----- DOCUMENT SEGMENT -----

Question 4: How should FHWA engage with industry and automation technology developers to understand potential infrastructure requirements?

Include work zone ITS providers and trade associations like ATSSA in the conversation. Many of us are already participating in AV events including the Automated Vehicles Symposium, the ITS World Congress, etc. Presentations at these events focused on work zones have lead to many productive conversations and several “ah-ha” moments for AV manufacturers. Please encourage more of this going forward.

Question 5: What is the role of digital infrastructure and data in enabling needed information exchange between ADS and roadside infrastructure?

Work zones will be the most common anomaly in digital maps unless we begin preparing now. Arrow boards, flagger stations, and other active work zones can be equipped to report their location and other pertinent information automatically and in real time. The same could be done for emergency responders and special events. Only by doing so can we hope to prevent crashes like the one reported January 23rd  ( Mercury News ). Safety is the driving force behind this initiative, but it will also reduce drive times, reduce air pollution, and improve the efficiency of our road networks.

Question 9: What variable information or data would ADS benefit from obtaining and how should that data be best obtained?

Work zones are the single most frequent cause of non-recurring congestion. Clearly real-time work zone data should be included. This data must include the precise location of the work zone, when and where lanes are closed and when they are opened up again, where flagging operations are taking place, and any other important features of the traffic control including lane splits, narrow lanes, crossovers, and full closures and detours. Finally delay times should also be included whenever available.

Question 10: What issues do road owners and operators need to consider in terms of infrastructure modifications and traffic operations as they encounter a mixed vehicle fleet during the transition period to a potentially fully automated fleet?

It is estimated that it will take at least 20 years to reach a point where the vast majority of vehicles are highly automated. Until then work zones will be just as dangerous for conventional vehicles as they are now. Don’t scrimp on traffic control devices, signage or pavement markings in the hopes that they won’t be needed.

As for those automated vehicles, most will not be capable of navigating autonomously though an active work zone. Plan to trigger the vehicles to hand over control to the driver well in advance of the work zone. Studies show drivers need a minimum of 8 to 10 seconds to regain situational awareness.

Work zones, incident response, and special events will test these systems more than anything else. Make them a big part of the conversation now to avoid problems in the not too distant future!

Distracted Driving and Work Zones

We all know that distracted driving is resulting in increased fatalities on our roadways. The National Safety Council reported a 6% increase in fatalities in 2016. According to the National Work Zone Safety Information Clearinghouse, overall roadways fatalities increased 13% from 2013 to 2016. And during that same period, work zone fatalities increased 28%!

----- DATA SUPPLIED -----

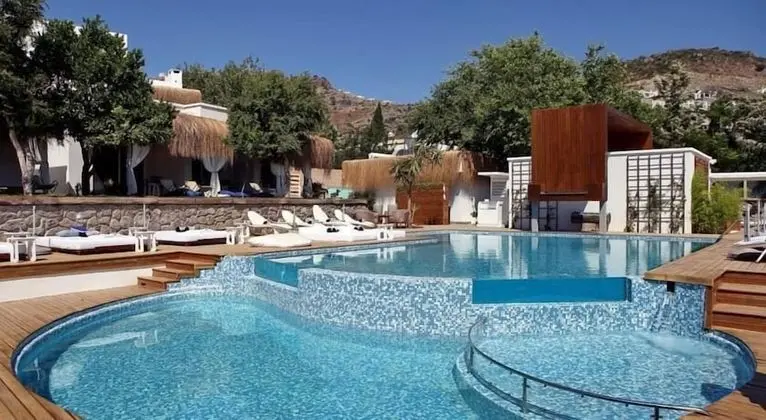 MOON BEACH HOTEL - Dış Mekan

-----
----- DATA SUPPLIED -----

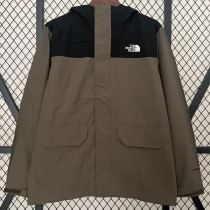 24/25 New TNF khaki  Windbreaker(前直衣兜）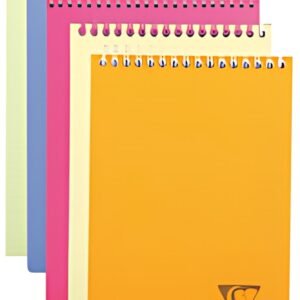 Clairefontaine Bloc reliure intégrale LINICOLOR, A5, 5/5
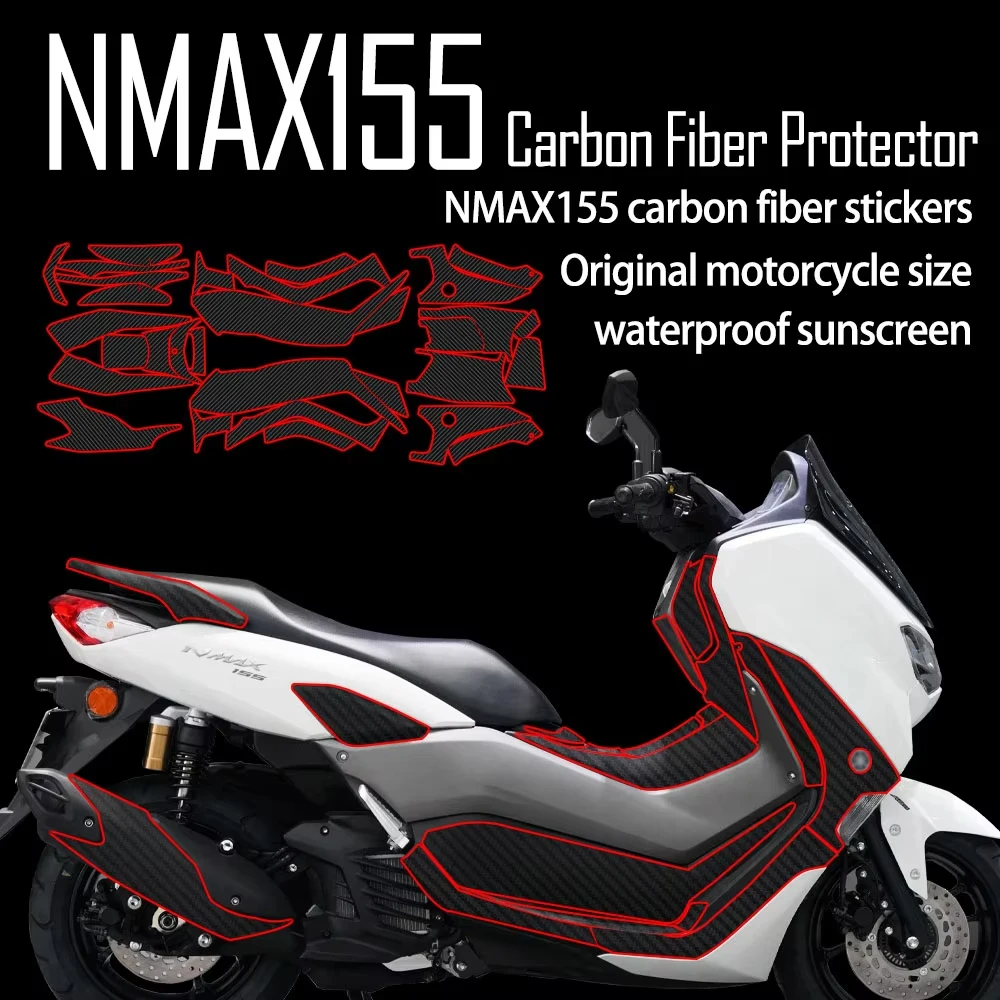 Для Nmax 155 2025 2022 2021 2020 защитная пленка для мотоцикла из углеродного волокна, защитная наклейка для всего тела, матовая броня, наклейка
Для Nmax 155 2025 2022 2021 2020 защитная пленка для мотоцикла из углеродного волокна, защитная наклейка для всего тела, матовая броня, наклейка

-----

**TASK GOAL:** Which question numbers does the text on work zones and automated vehicles respond to? List each number.

**WRITTEN ANSWER:** 4, 5, 9, 10